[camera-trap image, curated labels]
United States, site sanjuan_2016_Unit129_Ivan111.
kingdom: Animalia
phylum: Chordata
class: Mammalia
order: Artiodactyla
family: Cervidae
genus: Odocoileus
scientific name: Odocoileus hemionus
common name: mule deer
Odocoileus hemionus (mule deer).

────────────────

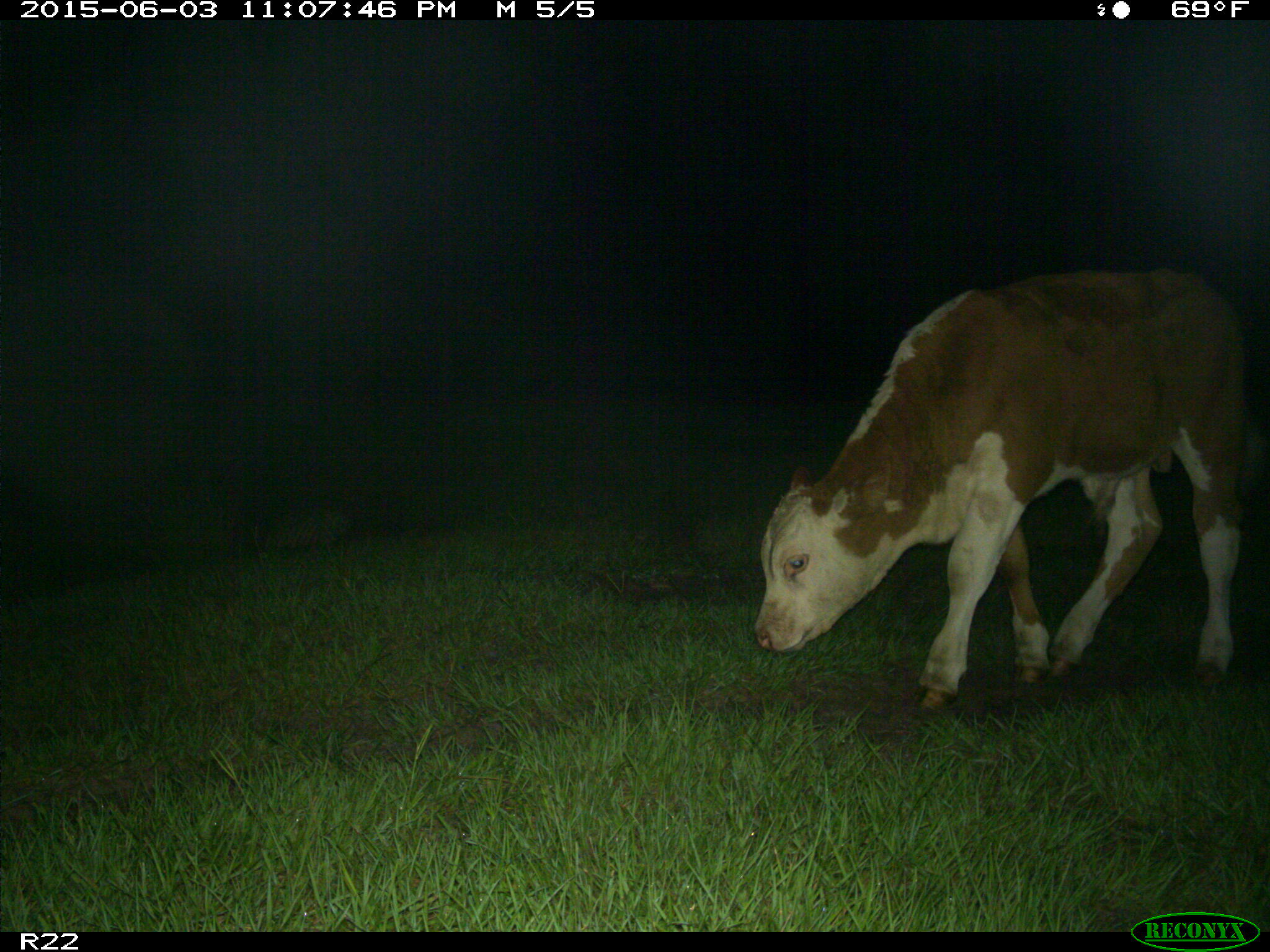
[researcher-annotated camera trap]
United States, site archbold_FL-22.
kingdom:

────────────────

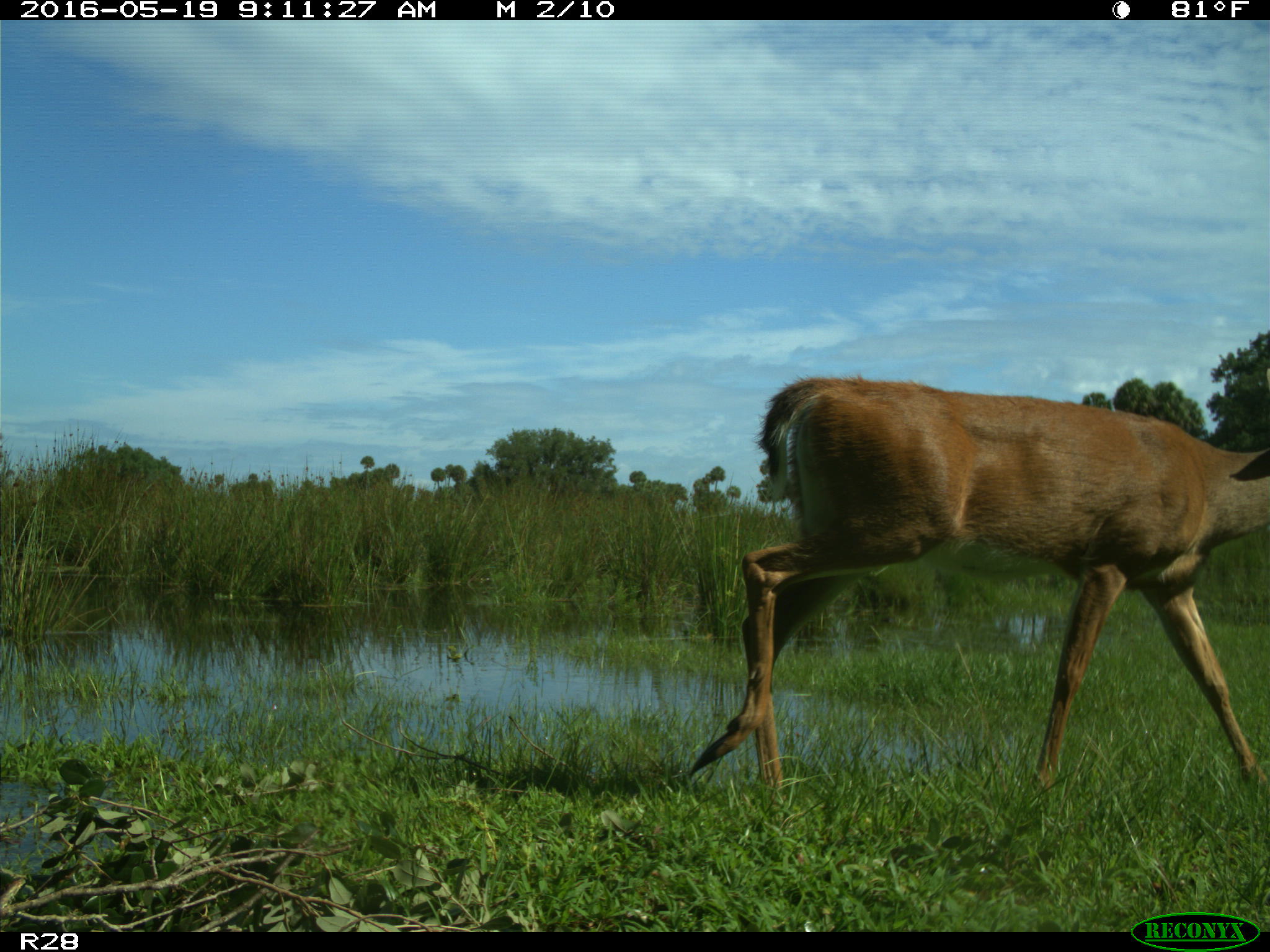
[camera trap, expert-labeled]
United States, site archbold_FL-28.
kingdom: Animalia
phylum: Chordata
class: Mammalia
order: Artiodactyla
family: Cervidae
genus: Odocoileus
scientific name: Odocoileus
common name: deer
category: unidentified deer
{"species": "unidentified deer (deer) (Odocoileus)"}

────────────────

(WHAT YOU NEED TO DO)
Determine how many lines above contain the word "States", then give the number by itself.

(REPLY)
3